Posted on March 30, 2012 by Sonoma Valley Sun

Was that an earthquake, or just Jeanette MacDonald rocking Clark Gable’s world? In the 1936 hit film “San Francisco,” it’s both. The 1906 quake (and Spencer Tracy) co-star as the film plays Monday, April 2 at 7 p.m. at the Sebastiani Theatre.

The film, a nominee for Best Picture and the biggest money maker of that year, shows again on Wednesday, April 4 at 1 p.m.

Gable runs a Barbary Coast gambling joint when he meets sweet-singing MacDonald, who aspires to be more than just a saloon act. A fight over who gets to book her, in more ways than one, ensues between the shady Gable and the owner of a more uptown venue. Tracy, a priest, is always at the ready to verbalize Gable’s conscience.

And then there’s the earthquake. A doozy even now, the effect was created by building sets on giant moving stages. With the city in ruins, MacDonald and Gable find each other among the homeless multitudes in Golden Gate Park, just in time for the uplifting finale.

The screening is part of the Vintage Film Series #4 presented by the Sebastiani Theatre Foundation.
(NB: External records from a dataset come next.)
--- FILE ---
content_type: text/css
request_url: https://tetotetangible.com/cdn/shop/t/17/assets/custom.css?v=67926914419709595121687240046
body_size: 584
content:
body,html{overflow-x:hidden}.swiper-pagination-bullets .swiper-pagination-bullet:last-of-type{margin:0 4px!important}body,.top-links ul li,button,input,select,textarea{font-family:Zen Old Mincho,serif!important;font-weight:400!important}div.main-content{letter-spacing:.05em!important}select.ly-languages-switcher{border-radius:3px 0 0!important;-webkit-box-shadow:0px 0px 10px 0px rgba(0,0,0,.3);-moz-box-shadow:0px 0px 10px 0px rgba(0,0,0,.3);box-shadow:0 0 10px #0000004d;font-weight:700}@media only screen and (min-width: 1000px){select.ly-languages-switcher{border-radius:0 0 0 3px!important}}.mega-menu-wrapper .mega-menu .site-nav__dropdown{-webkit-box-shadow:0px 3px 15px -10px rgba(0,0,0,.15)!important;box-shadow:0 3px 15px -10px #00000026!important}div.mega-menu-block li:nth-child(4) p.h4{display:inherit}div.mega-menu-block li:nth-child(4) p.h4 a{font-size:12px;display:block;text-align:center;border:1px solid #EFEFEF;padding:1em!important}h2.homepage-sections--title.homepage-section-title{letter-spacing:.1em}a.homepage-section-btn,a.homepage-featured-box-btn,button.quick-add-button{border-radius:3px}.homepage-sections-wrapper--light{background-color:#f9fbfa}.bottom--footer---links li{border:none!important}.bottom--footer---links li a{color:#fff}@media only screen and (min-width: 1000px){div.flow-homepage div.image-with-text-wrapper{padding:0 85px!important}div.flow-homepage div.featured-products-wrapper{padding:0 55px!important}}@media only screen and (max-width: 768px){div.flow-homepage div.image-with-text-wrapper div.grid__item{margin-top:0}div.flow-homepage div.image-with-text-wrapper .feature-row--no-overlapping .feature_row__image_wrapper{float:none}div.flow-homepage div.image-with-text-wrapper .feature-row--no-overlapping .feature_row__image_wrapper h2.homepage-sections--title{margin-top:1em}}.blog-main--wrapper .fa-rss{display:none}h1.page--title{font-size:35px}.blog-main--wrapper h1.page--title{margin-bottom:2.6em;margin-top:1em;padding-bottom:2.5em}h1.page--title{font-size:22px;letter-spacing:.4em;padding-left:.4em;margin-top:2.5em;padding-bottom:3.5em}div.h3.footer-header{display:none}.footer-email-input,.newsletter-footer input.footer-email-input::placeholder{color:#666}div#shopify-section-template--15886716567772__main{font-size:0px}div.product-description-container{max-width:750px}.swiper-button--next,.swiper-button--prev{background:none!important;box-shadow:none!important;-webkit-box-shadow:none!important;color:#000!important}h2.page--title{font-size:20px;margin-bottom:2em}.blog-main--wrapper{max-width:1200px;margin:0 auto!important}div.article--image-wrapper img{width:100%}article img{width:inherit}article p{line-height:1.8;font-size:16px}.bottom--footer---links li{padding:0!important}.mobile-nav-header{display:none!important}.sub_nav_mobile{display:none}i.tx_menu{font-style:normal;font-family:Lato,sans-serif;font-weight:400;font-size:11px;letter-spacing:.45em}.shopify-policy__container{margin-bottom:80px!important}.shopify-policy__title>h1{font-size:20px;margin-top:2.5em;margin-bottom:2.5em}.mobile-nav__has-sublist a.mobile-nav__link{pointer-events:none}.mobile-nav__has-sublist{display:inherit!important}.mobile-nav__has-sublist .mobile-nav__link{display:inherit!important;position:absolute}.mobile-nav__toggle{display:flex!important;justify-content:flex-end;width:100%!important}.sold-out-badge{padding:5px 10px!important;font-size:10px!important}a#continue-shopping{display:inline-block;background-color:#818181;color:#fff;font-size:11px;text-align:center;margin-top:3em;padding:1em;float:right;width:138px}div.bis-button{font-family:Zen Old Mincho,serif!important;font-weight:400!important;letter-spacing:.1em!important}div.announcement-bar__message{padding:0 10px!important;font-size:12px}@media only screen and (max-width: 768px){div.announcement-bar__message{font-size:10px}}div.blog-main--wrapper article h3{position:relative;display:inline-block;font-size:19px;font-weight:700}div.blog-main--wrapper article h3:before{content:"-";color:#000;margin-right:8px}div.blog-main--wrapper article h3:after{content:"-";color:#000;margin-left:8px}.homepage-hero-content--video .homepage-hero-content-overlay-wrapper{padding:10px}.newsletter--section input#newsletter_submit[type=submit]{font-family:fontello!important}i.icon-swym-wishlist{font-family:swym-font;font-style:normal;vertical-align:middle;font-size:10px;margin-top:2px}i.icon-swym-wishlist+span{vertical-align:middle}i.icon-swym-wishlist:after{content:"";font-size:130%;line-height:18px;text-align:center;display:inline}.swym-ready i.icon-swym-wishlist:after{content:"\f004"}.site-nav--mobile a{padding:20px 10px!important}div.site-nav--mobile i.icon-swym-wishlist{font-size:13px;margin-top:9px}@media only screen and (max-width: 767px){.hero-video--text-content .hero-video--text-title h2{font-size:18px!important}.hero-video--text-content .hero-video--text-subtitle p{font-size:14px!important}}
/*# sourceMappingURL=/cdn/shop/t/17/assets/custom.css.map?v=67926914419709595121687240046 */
Tickets are $8. For more contact 996.9756 or Sebastianitheatre.com.

“San Francisco” trivia

1) What debuted first – this film, the Golden Gate Bridge or Herb Caen’s column in “The Chronicle?”

2) The title tune is one of San Francisco’s two “official” songs. Name the other.

3) For the aria scenes, Jeanette MacDonald’s voice was dubbed by Maria Callas. True or false?

4) Which actor was older: Clark Gable while making this film, Cary Grant in “Gunga Din” or Paul Newman in “The Hustler.”

5) Gable’s co-star Spencer Tracy was nominated for a 1937 Oscar for this role. Over the course of their careers, who took home more Academy Awards?

6) Walter Jurmann, co-writer of the song “San Francisco,” later wrote film music for what comedy team?

7) The most famous director went uncredited. What big name stepped in for W.S. Van Dyke to handle the earthquake scene?

8) “San Francisco” was nominated for a Best Picture Oscar, but lost to “The Great Ziegfeld.” Name the only film with the name of an American city in the title to ever win the award.

9) Two international cities have been Oscar-worthy. Name the movies.

Film trivia answers

1) Film: June 26, 1936. Bridge: May 27, 1937. Column: July 5, 1938.
2) “I Left My Heart in San Francisco.”
3) False. It’s all MacDonald, who was to become an accomplished opera singer.
4) They were all 35.
5) Tracy won two, and did so in the two years following this film, for “Captains Courageous” in 1938, and “Boys Town” in 1939. Gable has won his lone Oscar in 1934 for “It Happened One Night.”
6) The Marx Brothers.
7) D.W. Griffith
8) “Chicago,” in 2002.
9) “Casablanca” in 1943 and “An American in Paris” in 1951.